助成事業名 伝統文化などの地域資源を活用した交流事業
事業内容 2020年11月7日(土)に江戸優り佐原文化芸術祭実行委員会とともに歴史的建造物を活用し、地元佐原高校演劇部の活動の披露として「夏芙蓉」を上演。また、日本の伝統芸能である古典芸能の長唄・三味線・舞踊を披露。Withコロナの時代の芸術鑑賞の在り方の検証も含め開催した。 Withコロナの時代の芸術鑑賞の在り方の検証も含め開催した。
日本一の大土蔵の空間を活用し、入場者数を上限100名として、椅子間のソーシャルディスタンスを十分確保、入り口での検温・消毒を実施、安心安全を確保したうえで開催。
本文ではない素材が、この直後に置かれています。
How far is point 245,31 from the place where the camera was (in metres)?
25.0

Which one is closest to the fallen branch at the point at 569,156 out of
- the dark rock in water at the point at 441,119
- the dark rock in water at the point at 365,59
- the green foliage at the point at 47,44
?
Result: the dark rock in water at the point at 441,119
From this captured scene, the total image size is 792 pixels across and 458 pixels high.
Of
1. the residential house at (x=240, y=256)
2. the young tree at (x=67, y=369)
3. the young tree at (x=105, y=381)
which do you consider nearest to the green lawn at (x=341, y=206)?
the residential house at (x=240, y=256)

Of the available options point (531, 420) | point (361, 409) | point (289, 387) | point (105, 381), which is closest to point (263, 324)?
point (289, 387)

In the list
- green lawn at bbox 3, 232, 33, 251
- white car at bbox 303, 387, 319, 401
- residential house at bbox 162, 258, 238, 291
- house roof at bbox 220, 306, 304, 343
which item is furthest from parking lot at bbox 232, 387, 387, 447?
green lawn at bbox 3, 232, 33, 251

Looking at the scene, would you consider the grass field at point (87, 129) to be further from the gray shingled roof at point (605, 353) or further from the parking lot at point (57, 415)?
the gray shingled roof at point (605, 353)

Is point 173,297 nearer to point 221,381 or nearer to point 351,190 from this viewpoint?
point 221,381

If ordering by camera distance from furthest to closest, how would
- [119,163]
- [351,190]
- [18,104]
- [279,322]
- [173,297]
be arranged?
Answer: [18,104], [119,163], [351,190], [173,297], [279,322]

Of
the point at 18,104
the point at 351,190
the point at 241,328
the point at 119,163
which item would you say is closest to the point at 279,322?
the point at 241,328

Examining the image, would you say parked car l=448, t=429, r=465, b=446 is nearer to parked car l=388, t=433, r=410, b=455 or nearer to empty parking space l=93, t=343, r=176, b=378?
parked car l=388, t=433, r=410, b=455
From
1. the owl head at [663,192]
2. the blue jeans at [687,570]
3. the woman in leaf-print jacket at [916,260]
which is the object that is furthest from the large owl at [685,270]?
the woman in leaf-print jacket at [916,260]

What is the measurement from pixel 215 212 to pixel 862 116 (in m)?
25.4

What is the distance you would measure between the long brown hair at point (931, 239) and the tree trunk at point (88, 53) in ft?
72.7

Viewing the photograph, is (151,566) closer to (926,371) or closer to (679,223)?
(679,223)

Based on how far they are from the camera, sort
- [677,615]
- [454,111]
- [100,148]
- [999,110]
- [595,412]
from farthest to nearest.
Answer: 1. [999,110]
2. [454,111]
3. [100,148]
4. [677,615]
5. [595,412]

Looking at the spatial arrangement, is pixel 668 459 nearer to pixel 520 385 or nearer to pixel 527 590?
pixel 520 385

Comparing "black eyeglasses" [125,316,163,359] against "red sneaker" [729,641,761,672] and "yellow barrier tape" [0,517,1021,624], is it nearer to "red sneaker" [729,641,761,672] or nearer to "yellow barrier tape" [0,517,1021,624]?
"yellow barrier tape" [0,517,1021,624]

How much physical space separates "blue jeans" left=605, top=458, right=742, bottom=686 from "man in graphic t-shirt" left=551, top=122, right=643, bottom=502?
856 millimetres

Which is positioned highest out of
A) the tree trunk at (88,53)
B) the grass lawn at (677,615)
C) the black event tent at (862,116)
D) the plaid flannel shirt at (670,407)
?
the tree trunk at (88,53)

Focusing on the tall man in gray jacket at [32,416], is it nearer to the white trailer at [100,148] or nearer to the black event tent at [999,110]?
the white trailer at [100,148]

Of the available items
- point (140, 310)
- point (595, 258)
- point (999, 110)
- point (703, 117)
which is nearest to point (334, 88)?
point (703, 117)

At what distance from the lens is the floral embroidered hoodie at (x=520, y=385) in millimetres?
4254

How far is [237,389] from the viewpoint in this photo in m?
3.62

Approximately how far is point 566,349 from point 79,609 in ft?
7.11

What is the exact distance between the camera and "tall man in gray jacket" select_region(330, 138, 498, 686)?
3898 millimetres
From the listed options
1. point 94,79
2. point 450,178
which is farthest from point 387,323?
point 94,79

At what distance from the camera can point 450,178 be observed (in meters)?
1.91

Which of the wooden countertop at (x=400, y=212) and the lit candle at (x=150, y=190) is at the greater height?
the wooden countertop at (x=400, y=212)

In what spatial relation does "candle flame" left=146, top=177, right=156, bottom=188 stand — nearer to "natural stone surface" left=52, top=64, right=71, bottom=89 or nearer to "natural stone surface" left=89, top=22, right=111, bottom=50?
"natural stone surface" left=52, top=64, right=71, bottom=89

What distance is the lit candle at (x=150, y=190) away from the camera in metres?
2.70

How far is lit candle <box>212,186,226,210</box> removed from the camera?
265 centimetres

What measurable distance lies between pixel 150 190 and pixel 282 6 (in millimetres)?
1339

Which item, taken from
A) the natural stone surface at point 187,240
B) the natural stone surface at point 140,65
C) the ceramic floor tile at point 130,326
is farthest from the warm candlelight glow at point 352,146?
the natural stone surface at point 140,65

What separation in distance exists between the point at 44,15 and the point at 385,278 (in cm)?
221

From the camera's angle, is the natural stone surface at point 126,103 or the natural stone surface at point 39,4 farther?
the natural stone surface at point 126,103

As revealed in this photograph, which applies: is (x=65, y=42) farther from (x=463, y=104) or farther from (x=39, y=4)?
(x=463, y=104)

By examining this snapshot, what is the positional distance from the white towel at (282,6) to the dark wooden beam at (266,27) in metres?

古典芸能の長唄による佐原音頭などプロの出演により鑑賞した。また、地元舞踊家の日本舞踊も披露。更に、地元高校の郷土芸能部による佐原囃子の演奏が披露され、参加者から大きな拍手があった。11月1日から6日間及び1 1月7・8日に日本遺産北総四都市江戸紀行、江戸を支えた北総の四都市のパネル展示を行った。
更に、コロナ禍で宴会ができない料亭の大広間の活用の在り様も踏まえ、お座敷で小人数での古典芸能を鑑賞する試みを行った。若手歌舞伎の囃子手を招聘して、取り組んだ。また、舞踊は藤間流の舞踊家を依頼し、佐原音頭の新たな振り付けによるものを鑑賞。プロによる古典芸能の披露は、日本の古典芸能を伝承させていくうえで重要なことであると思料された。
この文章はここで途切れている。